Many people mistakenly believe home-cooked meals take hours to prepare. Because of the time they think it takes to eat healthy, they eat out on a regular basis or buy pre-made meals to heat in the microwave.

Unfortunately, fast food and prepackaged meals are typically high in calories and filled with unhealthy fats, sodium, added sugars, and preservatives. By not preparing your own meals, you’re missing out on healthy, whole foods that can help keep your weight in check.

Whether it’s breakfast, lunch, or dinner, try these tips for preparing your own meals in a reasonable amount of time. You’ll improve your health, lose some weight, and save some money in the process.

Find Recipes

You can find hundreds of recipe ideas browsing online. Search “simple, healthy, home-cooked meals” and save the recipes that look appealing. Ask your family or friends for their go-to, easy recipes or flip through a cooking magazine for ideas. Look for recipes that call for fewer than 10 ingredients and take less than half an hour to prepare. Once you have a dozen or so favorites, create a list on your phone or write down a list of meal ideas and post it in your kitchen for easy reference.

Plan Ahead

The next step in preparing your own meals is planning ahead. Unfortunately, this is where many people fail, but it really doesn’t take much time. Set aside a few minutes on one day each week to plan out your meals. While planning, check your calendar to determine which meals you’ll be home for meals, and plan accordingly. Look at your list of meal ideas and choose which ones you want to make. Finally, make a grocery list of the ingredients you need to prepare each meal.

Stock Up

As you do your grocery shopping for the week’s meals, it’s a good idea to stock up on healthy non-perishable foods to make future meal prep that much easier. Keep canned goods or frozen foods on hand for nights when you don’t have time to make anything else. Your meal may not include fresh ingredients, but it’ll still be healthier than fast food.
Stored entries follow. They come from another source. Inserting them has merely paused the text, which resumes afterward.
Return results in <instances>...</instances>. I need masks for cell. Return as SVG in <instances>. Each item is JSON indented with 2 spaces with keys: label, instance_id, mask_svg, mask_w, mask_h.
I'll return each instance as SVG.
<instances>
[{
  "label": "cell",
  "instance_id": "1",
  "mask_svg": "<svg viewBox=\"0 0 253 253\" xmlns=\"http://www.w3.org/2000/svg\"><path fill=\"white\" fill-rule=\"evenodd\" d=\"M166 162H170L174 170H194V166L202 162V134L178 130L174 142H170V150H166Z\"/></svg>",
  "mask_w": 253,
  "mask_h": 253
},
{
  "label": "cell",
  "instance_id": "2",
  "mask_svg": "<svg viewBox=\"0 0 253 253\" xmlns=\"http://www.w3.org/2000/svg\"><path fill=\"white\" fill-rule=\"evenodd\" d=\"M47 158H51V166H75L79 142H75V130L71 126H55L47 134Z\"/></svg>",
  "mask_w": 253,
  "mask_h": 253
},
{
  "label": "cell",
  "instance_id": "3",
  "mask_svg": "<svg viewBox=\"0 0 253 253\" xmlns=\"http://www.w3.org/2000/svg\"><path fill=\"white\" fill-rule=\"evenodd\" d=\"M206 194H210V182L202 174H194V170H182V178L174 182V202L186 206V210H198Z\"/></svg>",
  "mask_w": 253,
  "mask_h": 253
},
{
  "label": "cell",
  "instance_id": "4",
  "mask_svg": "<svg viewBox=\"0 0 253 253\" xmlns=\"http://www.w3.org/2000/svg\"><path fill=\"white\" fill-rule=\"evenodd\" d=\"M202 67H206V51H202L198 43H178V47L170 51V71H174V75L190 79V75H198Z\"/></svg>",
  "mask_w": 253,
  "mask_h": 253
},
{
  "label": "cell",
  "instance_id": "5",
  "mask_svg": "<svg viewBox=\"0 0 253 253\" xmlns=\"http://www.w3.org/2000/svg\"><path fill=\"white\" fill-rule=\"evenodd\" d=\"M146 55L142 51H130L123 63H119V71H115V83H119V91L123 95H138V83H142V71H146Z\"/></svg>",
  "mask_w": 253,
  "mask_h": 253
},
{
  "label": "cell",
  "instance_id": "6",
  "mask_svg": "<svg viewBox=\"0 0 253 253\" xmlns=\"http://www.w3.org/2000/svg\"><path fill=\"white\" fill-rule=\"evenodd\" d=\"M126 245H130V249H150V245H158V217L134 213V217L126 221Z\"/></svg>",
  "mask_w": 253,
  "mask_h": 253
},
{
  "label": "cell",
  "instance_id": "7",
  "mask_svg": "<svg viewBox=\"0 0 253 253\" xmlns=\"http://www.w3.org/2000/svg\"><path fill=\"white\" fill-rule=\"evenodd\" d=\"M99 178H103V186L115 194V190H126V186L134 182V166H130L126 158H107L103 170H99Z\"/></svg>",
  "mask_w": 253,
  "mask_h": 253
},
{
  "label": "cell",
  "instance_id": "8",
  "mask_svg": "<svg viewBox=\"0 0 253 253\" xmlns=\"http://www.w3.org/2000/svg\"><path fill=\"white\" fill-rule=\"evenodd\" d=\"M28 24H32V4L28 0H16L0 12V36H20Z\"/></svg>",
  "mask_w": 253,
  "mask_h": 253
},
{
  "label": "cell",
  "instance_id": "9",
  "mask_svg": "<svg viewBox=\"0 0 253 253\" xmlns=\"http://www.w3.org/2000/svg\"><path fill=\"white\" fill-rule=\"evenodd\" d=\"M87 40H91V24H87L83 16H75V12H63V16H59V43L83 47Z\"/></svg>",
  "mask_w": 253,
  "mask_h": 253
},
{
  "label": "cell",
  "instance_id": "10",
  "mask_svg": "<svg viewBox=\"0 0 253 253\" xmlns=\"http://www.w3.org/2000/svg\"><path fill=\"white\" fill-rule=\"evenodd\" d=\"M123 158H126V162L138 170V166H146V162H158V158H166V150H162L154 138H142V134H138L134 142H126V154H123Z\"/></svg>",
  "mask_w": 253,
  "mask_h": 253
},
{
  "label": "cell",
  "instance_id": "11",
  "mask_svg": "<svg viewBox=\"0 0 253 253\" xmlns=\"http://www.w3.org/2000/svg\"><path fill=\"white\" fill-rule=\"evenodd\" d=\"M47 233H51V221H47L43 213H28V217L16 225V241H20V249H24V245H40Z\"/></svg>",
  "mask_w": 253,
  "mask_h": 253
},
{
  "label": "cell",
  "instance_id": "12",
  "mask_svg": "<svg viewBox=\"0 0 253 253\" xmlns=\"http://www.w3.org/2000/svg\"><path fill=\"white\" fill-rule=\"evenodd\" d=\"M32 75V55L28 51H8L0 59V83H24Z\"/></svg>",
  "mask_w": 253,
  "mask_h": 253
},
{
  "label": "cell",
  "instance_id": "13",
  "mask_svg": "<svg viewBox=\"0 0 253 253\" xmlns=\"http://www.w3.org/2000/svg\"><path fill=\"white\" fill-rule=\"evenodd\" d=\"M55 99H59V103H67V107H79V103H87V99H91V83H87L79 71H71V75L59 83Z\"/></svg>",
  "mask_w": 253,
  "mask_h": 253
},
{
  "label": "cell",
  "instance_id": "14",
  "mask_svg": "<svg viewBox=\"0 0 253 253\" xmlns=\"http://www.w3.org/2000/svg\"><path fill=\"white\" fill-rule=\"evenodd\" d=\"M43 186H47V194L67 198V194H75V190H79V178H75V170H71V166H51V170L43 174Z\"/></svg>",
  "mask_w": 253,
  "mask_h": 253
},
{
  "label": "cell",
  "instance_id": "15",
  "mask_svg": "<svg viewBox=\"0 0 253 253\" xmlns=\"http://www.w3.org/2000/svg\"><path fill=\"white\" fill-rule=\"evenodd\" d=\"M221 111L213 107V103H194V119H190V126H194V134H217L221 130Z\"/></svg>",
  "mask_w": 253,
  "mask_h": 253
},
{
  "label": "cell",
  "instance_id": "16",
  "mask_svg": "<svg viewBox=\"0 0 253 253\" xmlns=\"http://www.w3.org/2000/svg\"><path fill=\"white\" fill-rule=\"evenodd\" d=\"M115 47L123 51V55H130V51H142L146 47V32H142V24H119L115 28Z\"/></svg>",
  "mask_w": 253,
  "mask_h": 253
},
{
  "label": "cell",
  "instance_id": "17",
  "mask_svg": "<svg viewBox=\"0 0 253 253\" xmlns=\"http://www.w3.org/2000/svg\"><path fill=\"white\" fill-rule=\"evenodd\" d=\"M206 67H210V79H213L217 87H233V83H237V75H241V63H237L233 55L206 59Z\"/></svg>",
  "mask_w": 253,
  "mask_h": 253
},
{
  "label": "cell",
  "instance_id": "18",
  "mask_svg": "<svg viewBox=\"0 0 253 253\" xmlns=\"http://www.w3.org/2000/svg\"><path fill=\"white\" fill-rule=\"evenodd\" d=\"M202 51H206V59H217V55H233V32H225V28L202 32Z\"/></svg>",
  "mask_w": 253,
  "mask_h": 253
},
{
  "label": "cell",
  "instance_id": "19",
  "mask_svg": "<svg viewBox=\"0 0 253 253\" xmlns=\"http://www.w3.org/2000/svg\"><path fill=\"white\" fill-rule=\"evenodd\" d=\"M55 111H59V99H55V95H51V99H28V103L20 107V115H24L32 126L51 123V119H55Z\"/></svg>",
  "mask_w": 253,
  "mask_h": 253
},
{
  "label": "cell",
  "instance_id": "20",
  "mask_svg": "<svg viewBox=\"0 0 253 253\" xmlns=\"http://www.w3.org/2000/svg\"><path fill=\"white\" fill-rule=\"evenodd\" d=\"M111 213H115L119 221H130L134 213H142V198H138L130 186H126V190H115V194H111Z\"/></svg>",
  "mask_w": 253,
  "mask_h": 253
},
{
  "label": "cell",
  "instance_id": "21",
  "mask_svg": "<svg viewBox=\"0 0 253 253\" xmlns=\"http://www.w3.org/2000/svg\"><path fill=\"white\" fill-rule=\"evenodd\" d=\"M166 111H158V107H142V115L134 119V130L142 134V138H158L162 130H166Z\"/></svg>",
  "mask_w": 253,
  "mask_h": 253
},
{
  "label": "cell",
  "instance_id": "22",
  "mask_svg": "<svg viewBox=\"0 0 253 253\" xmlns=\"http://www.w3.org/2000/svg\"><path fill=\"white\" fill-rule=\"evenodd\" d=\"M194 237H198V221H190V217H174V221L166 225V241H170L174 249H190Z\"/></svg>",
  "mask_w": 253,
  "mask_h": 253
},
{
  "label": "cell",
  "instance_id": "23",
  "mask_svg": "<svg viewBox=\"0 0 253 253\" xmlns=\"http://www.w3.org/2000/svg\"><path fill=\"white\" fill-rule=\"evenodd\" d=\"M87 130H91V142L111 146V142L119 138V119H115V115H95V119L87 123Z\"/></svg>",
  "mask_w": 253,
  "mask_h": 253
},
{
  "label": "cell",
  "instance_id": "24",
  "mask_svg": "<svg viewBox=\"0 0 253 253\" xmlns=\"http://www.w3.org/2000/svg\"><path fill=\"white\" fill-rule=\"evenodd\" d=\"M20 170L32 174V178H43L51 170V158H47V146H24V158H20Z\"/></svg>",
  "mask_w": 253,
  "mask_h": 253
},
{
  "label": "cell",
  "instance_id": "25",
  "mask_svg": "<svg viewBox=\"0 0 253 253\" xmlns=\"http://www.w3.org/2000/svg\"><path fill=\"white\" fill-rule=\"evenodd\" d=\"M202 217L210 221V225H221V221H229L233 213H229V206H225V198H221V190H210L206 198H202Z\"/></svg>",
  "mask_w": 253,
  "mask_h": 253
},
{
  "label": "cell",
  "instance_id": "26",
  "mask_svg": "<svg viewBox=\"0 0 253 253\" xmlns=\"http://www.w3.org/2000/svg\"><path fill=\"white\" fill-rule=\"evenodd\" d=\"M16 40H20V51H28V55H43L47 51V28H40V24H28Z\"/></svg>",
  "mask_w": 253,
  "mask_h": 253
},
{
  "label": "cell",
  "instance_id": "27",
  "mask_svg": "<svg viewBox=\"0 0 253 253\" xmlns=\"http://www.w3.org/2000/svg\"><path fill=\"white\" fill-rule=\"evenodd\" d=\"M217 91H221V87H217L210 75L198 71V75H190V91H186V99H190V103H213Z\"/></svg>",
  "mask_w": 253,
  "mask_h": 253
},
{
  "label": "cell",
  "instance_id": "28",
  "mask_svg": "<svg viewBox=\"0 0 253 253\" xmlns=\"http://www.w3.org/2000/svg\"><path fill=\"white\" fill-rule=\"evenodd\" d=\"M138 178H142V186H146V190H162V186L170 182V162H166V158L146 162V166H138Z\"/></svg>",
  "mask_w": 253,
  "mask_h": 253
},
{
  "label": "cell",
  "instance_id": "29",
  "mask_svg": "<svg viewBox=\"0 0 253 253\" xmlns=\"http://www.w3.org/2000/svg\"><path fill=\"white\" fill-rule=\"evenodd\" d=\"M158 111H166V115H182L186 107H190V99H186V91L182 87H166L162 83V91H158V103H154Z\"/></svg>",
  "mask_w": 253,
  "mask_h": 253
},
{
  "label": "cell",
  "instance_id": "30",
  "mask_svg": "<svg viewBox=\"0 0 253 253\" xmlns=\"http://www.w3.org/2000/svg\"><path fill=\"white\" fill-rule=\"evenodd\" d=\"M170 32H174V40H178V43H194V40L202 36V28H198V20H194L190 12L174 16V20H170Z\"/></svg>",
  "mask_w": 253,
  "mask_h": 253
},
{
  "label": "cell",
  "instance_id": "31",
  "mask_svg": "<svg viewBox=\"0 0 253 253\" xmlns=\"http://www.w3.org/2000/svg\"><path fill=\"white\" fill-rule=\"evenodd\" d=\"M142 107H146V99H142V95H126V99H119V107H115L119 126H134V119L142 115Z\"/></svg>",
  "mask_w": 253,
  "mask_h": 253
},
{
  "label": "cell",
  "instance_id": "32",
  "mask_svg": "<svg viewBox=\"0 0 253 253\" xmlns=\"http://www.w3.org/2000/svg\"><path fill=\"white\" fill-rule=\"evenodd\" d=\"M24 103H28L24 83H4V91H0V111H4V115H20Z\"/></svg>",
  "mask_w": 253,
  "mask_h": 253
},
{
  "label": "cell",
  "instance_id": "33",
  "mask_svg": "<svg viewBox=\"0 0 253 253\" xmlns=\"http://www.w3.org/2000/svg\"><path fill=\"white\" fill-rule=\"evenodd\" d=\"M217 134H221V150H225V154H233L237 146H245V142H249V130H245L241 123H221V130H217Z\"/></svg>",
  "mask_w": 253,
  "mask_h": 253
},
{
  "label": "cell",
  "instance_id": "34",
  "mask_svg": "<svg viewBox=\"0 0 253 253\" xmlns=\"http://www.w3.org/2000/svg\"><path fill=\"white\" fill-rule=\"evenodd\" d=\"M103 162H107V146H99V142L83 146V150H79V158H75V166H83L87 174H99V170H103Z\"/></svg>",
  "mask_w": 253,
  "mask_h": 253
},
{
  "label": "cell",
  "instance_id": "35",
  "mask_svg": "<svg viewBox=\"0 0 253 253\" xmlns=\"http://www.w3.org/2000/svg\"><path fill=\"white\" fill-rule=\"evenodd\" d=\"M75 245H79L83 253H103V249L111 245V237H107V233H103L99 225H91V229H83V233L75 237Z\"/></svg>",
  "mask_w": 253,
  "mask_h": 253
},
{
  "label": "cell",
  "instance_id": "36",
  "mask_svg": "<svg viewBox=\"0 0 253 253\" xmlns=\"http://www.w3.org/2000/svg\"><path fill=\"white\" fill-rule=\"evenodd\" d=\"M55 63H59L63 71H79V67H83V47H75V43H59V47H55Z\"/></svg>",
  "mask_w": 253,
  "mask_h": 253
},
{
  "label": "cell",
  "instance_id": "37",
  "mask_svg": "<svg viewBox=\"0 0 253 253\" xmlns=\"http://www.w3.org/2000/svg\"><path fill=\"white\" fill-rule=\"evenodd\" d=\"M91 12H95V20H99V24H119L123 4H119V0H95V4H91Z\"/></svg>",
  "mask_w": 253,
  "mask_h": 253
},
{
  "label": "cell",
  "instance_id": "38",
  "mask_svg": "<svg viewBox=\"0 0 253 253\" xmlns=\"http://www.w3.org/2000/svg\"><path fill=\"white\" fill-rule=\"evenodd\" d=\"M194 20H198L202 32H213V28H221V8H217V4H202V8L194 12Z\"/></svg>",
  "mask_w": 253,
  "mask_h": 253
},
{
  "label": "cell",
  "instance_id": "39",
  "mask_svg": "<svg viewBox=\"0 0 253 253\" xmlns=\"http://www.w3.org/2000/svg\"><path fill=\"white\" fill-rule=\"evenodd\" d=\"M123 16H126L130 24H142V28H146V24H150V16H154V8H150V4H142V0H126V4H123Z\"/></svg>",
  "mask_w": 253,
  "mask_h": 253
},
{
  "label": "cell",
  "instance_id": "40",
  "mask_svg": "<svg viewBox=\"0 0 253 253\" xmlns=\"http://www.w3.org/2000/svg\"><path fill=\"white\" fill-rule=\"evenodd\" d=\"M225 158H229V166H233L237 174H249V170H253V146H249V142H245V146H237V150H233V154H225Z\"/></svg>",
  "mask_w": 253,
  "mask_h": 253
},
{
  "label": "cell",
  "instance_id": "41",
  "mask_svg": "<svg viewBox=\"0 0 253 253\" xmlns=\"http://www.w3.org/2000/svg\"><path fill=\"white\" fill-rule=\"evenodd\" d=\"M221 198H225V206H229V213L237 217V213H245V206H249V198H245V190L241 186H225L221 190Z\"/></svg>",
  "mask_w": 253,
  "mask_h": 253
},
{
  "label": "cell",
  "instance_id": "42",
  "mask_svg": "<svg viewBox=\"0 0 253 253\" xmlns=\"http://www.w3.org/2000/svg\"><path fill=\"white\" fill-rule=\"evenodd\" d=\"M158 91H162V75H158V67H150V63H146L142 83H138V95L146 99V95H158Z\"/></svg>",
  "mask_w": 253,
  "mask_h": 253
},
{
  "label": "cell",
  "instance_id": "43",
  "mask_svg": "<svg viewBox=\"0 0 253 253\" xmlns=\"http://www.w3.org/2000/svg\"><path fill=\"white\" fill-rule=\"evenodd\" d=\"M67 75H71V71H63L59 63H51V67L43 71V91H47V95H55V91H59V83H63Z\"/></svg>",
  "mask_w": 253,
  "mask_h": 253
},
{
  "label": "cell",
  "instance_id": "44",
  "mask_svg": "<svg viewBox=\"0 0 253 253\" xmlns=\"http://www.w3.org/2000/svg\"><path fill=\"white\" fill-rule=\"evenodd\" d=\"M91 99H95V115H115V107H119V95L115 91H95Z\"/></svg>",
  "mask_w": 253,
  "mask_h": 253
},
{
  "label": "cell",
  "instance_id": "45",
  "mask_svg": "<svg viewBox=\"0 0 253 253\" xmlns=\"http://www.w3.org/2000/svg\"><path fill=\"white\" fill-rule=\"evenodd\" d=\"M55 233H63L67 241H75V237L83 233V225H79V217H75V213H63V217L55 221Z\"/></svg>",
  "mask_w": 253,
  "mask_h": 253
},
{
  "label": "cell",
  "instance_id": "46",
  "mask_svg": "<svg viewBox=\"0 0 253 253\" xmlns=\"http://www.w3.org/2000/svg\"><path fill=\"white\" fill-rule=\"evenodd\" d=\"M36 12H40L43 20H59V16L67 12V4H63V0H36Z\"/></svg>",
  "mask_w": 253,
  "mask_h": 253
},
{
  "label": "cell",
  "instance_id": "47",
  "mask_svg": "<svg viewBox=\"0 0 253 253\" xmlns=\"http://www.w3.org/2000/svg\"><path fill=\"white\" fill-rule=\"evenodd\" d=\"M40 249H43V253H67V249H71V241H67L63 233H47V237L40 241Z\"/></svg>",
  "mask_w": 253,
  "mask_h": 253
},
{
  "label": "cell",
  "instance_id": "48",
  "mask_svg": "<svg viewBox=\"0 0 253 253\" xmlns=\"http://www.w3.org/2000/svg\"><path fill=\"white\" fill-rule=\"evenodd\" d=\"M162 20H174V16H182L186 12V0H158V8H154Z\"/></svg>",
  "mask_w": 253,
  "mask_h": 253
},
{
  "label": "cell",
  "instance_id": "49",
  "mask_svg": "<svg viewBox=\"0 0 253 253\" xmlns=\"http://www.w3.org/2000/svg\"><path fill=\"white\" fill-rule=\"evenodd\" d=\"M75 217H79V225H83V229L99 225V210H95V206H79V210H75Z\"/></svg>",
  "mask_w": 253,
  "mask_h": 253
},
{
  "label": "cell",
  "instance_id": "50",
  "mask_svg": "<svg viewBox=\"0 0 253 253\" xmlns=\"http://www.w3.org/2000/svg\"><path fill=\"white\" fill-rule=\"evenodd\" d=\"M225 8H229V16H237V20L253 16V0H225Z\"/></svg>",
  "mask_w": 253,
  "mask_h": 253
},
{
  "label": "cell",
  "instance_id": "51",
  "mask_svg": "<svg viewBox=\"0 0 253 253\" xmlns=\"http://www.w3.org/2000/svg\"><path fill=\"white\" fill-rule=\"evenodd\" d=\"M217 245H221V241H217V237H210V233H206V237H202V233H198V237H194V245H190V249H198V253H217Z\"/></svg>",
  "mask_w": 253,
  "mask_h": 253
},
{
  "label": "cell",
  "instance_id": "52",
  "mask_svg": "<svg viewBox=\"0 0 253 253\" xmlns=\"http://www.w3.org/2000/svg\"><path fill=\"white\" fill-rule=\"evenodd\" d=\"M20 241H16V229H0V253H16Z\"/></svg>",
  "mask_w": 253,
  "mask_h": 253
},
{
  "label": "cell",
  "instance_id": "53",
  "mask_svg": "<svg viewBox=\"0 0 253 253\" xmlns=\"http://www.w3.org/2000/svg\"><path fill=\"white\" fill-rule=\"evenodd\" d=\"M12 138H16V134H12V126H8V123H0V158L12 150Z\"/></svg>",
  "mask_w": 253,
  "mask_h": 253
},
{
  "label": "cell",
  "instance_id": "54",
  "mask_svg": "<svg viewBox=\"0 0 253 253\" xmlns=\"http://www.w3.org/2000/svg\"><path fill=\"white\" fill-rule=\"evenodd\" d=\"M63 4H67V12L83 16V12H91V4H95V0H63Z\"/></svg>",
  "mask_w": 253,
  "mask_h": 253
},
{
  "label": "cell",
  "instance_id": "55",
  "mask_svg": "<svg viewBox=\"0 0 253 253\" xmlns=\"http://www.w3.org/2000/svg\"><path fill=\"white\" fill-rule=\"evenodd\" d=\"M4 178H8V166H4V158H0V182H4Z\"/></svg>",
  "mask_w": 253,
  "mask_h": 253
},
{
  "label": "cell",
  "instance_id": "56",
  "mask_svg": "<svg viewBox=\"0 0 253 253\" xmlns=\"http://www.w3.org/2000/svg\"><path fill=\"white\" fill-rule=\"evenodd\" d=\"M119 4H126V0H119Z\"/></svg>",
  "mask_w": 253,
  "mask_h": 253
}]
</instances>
Fast food is popular because it’s convenient, it’s cheap, and it tastes good. But the real cost of eating fast food never appears on the menu. - Eric Schlosser

Prepare in Bulk

When you have extra time to prepare a meal, plan to make double or triple the recipe. This way you can eat leftovers the next night or freeze the leftovers to save for those days when you’re in a pinch for time. Soups, pastas, and casseroles store easily in the freezer, so don’t feel obliged to eat everything within 24 hours.

Make your week even easier by taking a few minutes to chop up a bunch of salad ingredients and store them in the refrigerator. When mealtime rolls around, toss the veggies together for a nutritious salad. If you eat a lot of rice or noodles, cook enough to last you through the week. You’ll save time and ensure you’re not enticed by your favorite fast food restaurants.

Use Your Slow Cooker

When planning your meals, don’t forget about the slow cooker hiding in your cabinet! It’s a simple way to get things cooked, and it’s so nice to come home after a long day to the smells of yummy food that is ready to be scooped onto a plate and enjoyed. Throw in the ingredients in the morning and by dinnertime, your meal will be ready to eat. Soups, stews, chili, BBQ, beef, and chicken all cook up nicely in slow cookers. So be sure to include several slow cooker recipes on your go-to meal list!